Die Nachricht aus Pennsylvania ist erschütternd: Ein Bericht hält fest, dass sich in den vergangenen 70 Jahren rund 300 Priester an 1 000 Kindern vergangen haben.

Papst Franziskus reagiert am 20. August in einem Schreiben schnell, unmissverständlich und ohne Ausflüchte: «Der Schmerz dieser Opfer ist eine Klage, die zum Himmel aufsteigt und die Seele berührt, die aber für lange Zeit nicht beachtet, versteckt und zum Schweigen gebracht wurde.
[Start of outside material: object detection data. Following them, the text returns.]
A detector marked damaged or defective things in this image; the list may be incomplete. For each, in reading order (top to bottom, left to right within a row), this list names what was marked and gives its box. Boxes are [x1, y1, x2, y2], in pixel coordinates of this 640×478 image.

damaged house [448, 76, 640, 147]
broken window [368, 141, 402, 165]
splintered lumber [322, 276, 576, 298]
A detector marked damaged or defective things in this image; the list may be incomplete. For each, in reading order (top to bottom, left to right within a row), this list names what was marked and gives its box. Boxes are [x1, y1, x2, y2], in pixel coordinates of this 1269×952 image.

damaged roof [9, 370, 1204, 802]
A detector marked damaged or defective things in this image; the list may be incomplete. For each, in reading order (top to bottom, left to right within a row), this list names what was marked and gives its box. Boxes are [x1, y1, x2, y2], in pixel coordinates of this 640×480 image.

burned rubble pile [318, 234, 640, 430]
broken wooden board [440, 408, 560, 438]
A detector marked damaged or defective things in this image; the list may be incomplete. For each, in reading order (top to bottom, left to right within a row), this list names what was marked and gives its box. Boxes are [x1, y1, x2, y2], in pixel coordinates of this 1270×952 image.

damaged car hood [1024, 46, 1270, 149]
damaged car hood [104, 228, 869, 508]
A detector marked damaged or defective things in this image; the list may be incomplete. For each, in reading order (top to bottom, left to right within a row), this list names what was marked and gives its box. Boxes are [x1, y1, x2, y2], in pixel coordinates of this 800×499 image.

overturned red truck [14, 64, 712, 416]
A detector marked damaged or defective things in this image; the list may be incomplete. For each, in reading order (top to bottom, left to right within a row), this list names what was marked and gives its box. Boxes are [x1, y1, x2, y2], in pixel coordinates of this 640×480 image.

Doch ihr Schrei war stärker als die Massnahmen all derer, die versucht haben, ihn totzuschweigen, oder sich einbildeten, ihn mit Entscheidungen zu kurieren, welche die Sache verschlimmert haben, weil sie damit in Komplizenschaft gerieten. Ein Schrei, den der Herr gehört hat. Er lässt uns wieder einmal sehen, auf welcher Seite er steht.

Der Hochgesang der Maria geht nicht fehl und durchläuft die Geschichte wie eine Hintergrundmusik weiter; denn der Herr denkt an seine Verheissung, die er unseren Vätern gegeben hat: ‹Er zerstreut, die im Herzen voll Hochmut sind; er stürzt die Mächtigen vom Thron und erhöht die Niedrigen. Die Hungernden beschenkt er mit seinen Gaben und lässt die Reichen leer ausgehen› (Lukas 1,51-53). Und wir schämen uns, wenn wir uns bewusst werden, dass unser Lebensstil das verleugnet hat und verleugnet, was wir mit unserer Stimme aufsagen.»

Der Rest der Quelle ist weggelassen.